On appeal, the Georgia Court of Appeals held that Georgia’s Guardianship Code does not give a guardian authority to enter into a binding pre-dispute arbitration agreement.
Examining the authority granted to guardians, the Supreme Court found:
OCGA § 29-4-22 sets out the general duties of a guardian and states that “[e]xcept as otherwise provided by law or by the court, a guardian shall make decisions regarding the ward’s support, care, education, health, and welfare.” OCGA § 29-4-22 (a). The statute also directs that a guardian “shall consider the expressed desires and personal values of the ward” to the extent they are known and “shall at all times act as a fiduciary in the ward’s best interest and exercise reasonable care, diligence, and prudence.” OCGA § 29-4-22 (a). Consistent with the broad authority granted in subsection (a) of the statute, subsection (b) describes other duties that the guardian shall perform, including “[a]rrang[ing] for the support, care, education, health, and welfare of the ward, considering the ward’s needs and available resources.” OCGA § 29-4-22 (b) (6). A second statutory provision – OCGA § 29-4-23 – outlines what powers a guardian may exercise “[u]nless inconsistent with the terms of any court order relating to guardianship.” Among other things, the guardian may “[e]xercise those other powers reasonably necessary to provide adequately for the support, care, education, health, and welfare of the ward.” OCGA § 29-4-23 (a) (4). See also OCGA § 29-4-23 (a) (1). These statutes, when construed together, impose significant duties on the guardian to make arrangements for the ward’s care and grant the guardian expansive, though not unlimited, powers to do so. See generally In re Estate of Wertzer, 330 Ga. App. 294, 298 (1) (765 SE2d 425) (2014).
Although the guardianship code does not expressly address pre-dispute arbitration agreements, it does address alternative dispute resolution at OCGA § 29-4-23(a)(3). The Court was asked to imply power to enter into pre-dispute arbitration agreements, but found instead that power to enter into pre-dispute arbitration agreements is a power that is “reasonably necessary” to adequately provide for the ward under OCGA § 29-4-23(a)(4).
“No one questions that Fountain, as guardian, had the authority to enter into the Facility Admission Agreement to allow Wiggins to receive skilled nursing care from Clinch.
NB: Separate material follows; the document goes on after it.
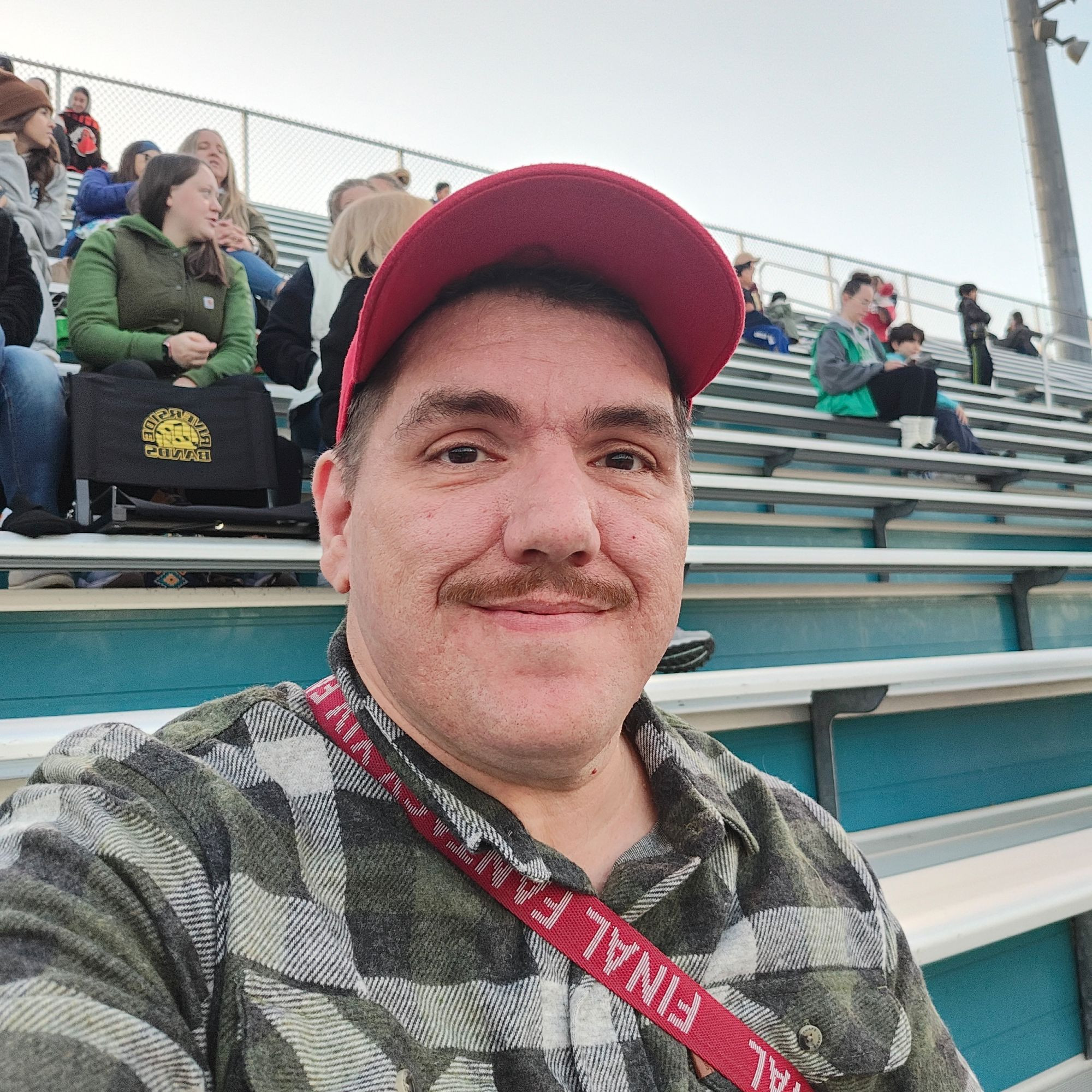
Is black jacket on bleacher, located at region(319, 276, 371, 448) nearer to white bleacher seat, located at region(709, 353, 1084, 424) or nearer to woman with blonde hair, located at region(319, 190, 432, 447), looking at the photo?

But included in that agreement is an arbitration clause, and if we accept Fountain’s argument that she had no power to enter into a pre-dispute arbitration agreement because it was not necessary to secure care for Wiggins, then a guardian considering a contract proposed by a care provider that includes terms later determined to be not absolutely necessary to the provision of such services would be able to avoid those terms of the contract even though the guardian in the exercise of her fiduciary duties may have concluded at the time of contracting to agree to those terms.”